▶ [Given text]
I'm a bit annoyed with myself because I can't understand why one solution to a problem worked but another didn't. As in, it points to a deficient understanding of (basic) pandas on my part, and that makes me mad!

Anyway, my problem was simple: I had a list of 'bad' values ('bad_index'); these corresponded to row indexes on a dataframe ('data_clean1') for which I wanted to delete the corresponding rows. However, as the values will change with each new dataset, I didn't want to plug the bad values directly into the code. Here's what I did first:

bad_index = [2, 7, 8, 12, 13, 14, 15, 16, 17, 18, 19, 20, 21, 22, 24, 29]

for i in bad_index:
    dataclean2 = dataclean1.drop([i]).reset_index(level = 0, drop = True)

▶ [Brief 1] Convert the records into a Markdown table with the columns "Row" and "Line," starting with the line containing "Which among these —" and going on through the final line of the records. Omit blank lines.

[Records of scene-based questions]

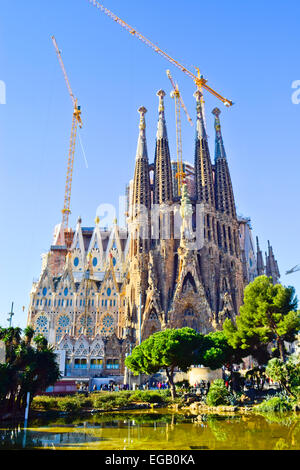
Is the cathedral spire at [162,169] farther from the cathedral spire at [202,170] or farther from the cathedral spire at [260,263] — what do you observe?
the cathedral spire at [260,263]

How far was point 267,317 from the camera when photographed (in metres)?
26.3

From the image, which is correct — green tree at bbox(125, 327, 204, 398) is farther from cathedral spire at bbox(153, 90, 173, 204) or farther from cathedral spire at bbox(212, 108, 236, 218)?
cathedral spire at bbox(212, 108, 236, 218)

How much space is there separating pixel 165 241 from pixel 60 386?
95.6 feet

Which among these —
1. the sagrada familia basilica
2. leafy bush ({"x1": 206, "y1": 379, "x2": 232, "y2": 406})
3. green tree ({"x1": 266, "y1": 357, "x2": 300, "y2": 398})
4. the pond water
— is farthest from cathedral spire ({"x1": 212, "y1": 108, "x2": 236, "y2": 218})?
the pond water

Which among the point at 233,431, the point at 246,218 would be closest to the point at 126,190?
the point at 246,218

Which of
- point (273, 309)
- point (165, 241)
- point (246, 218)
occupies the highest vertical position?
point (246, 218)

▶ [Brief 2] Output the passage of the pandas excerpt starting with "I'm a bit annoyed" and going on through "drop = True)", reproduced verbatim.

▶ [Task solution 1]
| Row | Line |
|---|---|
| 1 | Which among these — |
| 2 | 1. the sagrada familia basilica |
| 3 | 2. leafy bush ({"x1": 206, "y1": 379, "x2": 232, "y2": 406}) |
| 4 | 3. green tree ({"x1": 266, "y1": 357, "x2": 300, "y2": 398}) |
| 5 | 4. the pond water |
| 6 | — is farthest from cathedral spire ({"x1": 212, "y1": 108, "x2": 236, "y2": 218})? |
| 7 | the pond water |
| 8 | Which among the point at 233,431, the point at 246,218 would be closest to the point at 126,190? |
| 9 | the point at 246,218 |
| 10 | Which of |
| 11 | - point (273, 309) |
| 12 | - point (165, 241) |
| 13 | - point (246, 218) |
| 14 | occupies the highest vertical position? |
| 15 | point (246, 218) |

▶ [Task solution 2]
I'm a bit annoyed with myself because I can't understand why one solution to a problem worked but another didn't. As in, it points to a deficient understanding of (basic) pandas on my part, and that makes me mad!

Anyway, my problem was simple: I had a list of 'bad' values ('bad_index'); these corresponded to row indexes on a dataframe ('data_clean1') for which I wanted to delete the corresponding rows. However, as the values will change with each new dataset, I didn't want to plug the bad values directly into the code. Here's what I did first:

bad_index = [2, 7, 8, 12, 13, 14, 15, 16, 17, 18, 19, 20, 21, 22, 24, 29]

for i in bad_index:
    dataclean2 = dataclean1.drop([i]).reset_index(level = 0, drop = True)